Apparently, this 1938 Thornton Wilder play is being performed somewhere in the US almost every day, but it’s rarely revived here. This is a re-staging of the highly successful 2009 Broadway production with David Cromer both directing and playing the stage manager (the narrater, who also covers a few small roles). The Almeida’s director Rupert Goold says he was compelled to bring it here.

They’ve kept much of the in-the-round re-configuration for Little Revolutions, with the audience on three sides and the new section of balcony part of the staging. Two front rows are further forward, allowing scenes to be played behind and over them. It’s otherwise ‘without decor’ as the playwright intended. There’s no stage lighting as such, just different degrees of lightness to replicate dawn, dusk and daytime. The actors wear what appear to be their own clothes and speak in their own accents – a cocktail of Liverpudlian, Scottish, Yorkshire, Cockney etc. They mime actions. There is some inclusion and participation from members of the audience.

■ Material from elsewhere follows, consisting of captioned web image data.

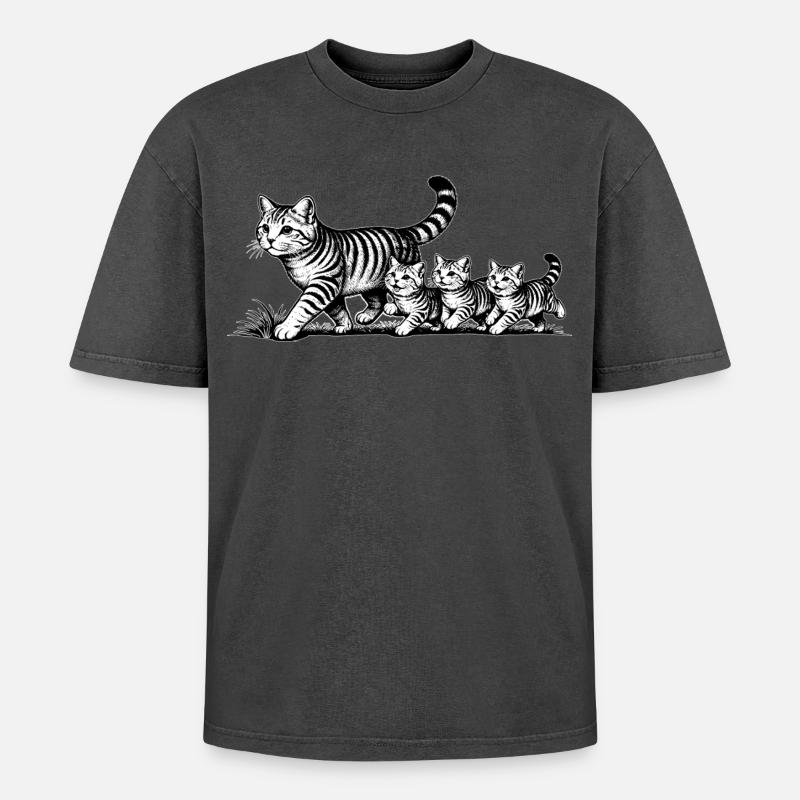 Katzenmutter mit 3 Katzenbabys schwarzweiß - Oversized Unisex Premium Acid-Washed T-Shirt - undefined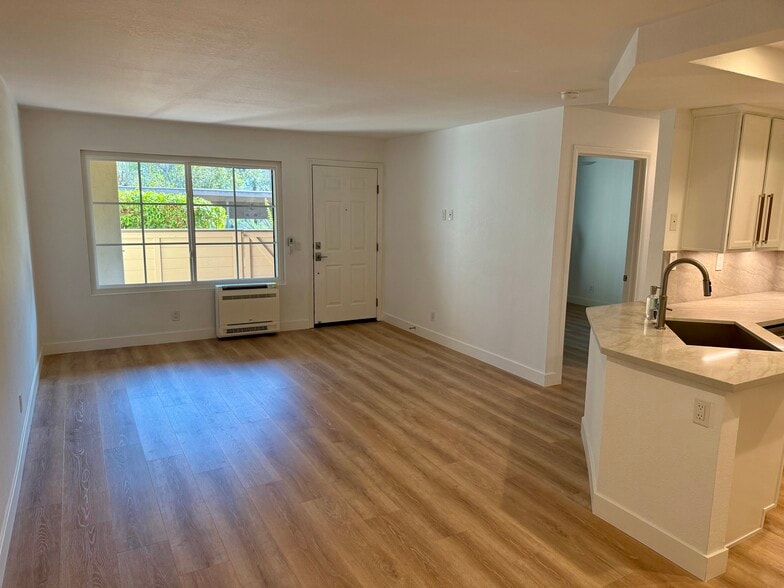 Building Photo - 12675 Camino Mira del Mar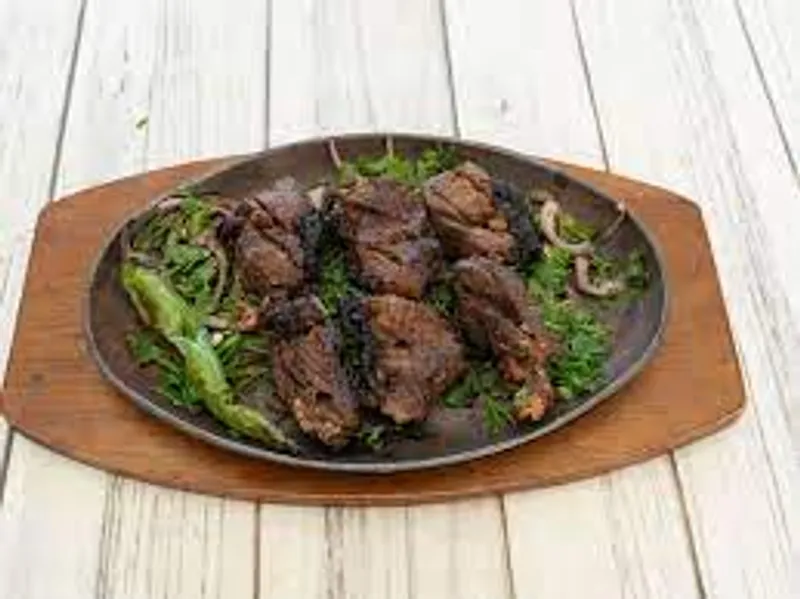 Grilled Lamb Chops Le Fatima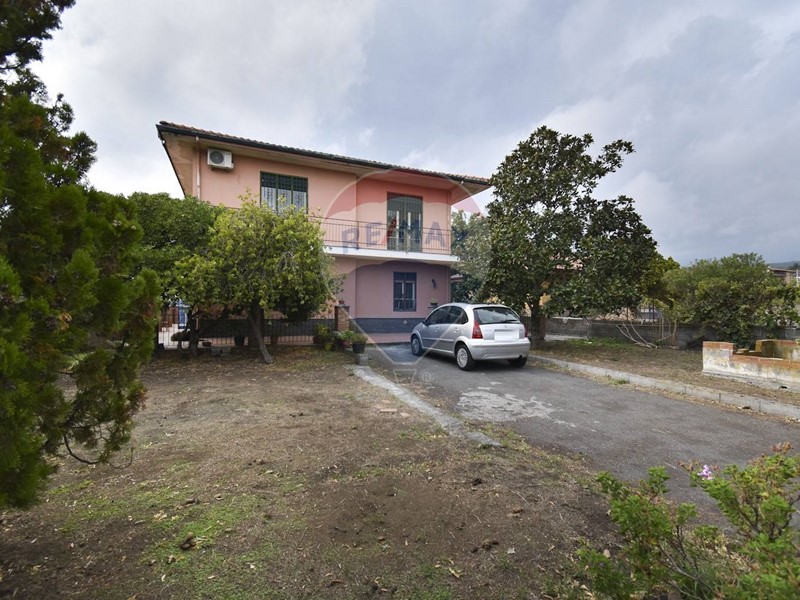 Villa in Vendita a Belpasso, 200'000€, 170 m²
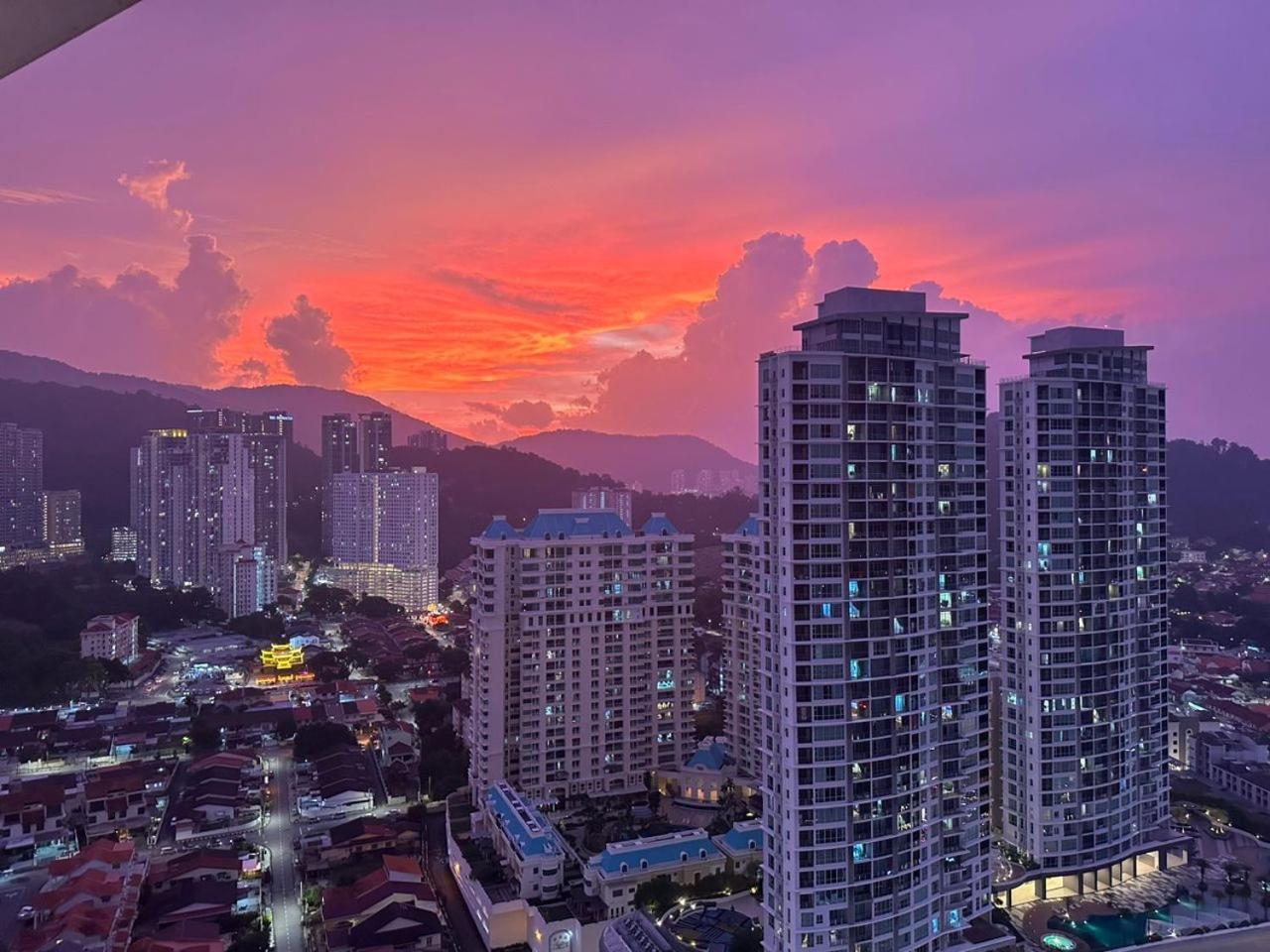 Landmark Stunning High Floor Coast View Studio #Netflix #Fast Wifi Tanjung Tokong Zewnętrze zdjęcie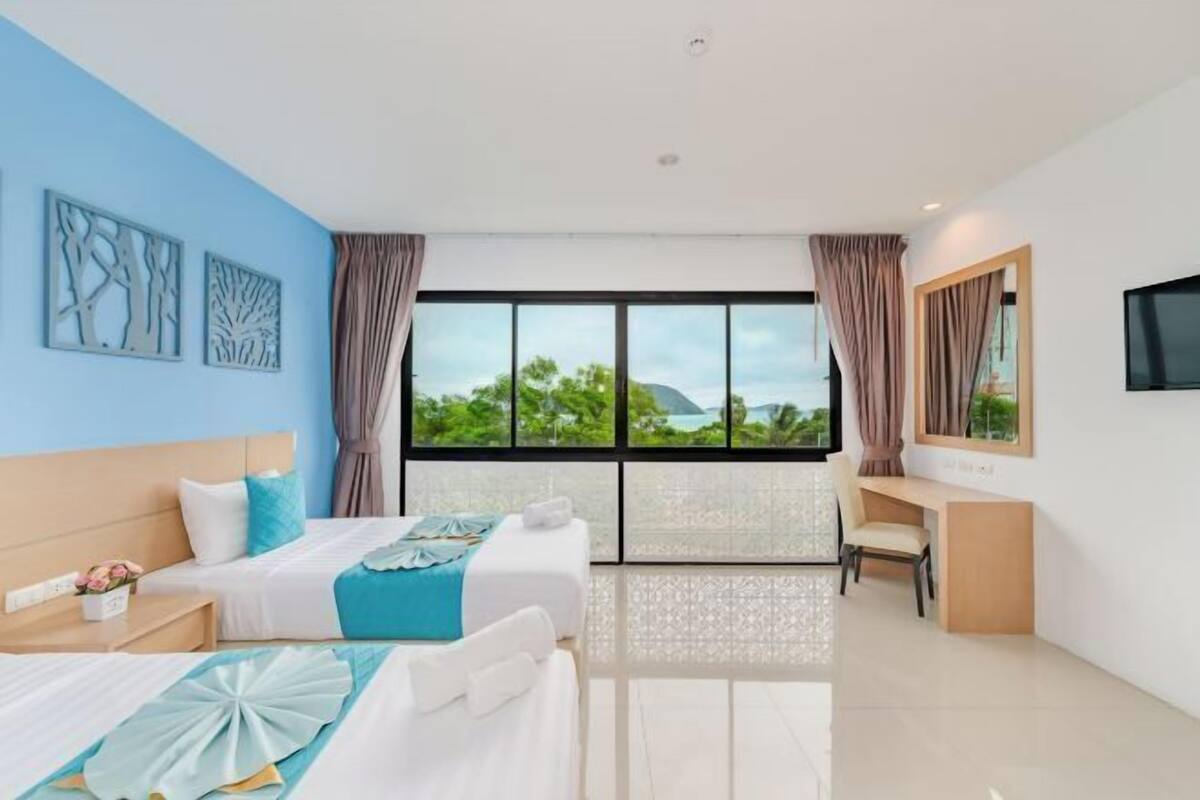Minibar, laptop workspace, rollaway beds, free WiFi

It’s set on Grovers Corner, New Hampshire, typical small town America, at the beginning of the 20th century. The first act is called Daily Life and it is, mostly involving the Gibbs and Webb families whose kids George & Emily are in their late teens. The second act, called Love & Marriage, centres on the marriage of George & Emily three years later with one flashback scene. The third act, called Death & Dying, is set in a graveyard where there is about to be a burial. The dead converse with each other but the living can’t hear them. In this act, in another flashback scene, they diverge (I think) from Wilder’s staging intentions.

It must have been way ahead of its time in 1938. Here, it’s all very well done. I didn’t dislike it, but I’m not enthusiastic either. The biggest puzzle for me is why Rupert Goold was so compelled to revive it. To borrow a phrase from the inspiration for the Almeida production or Mr Burns……meh.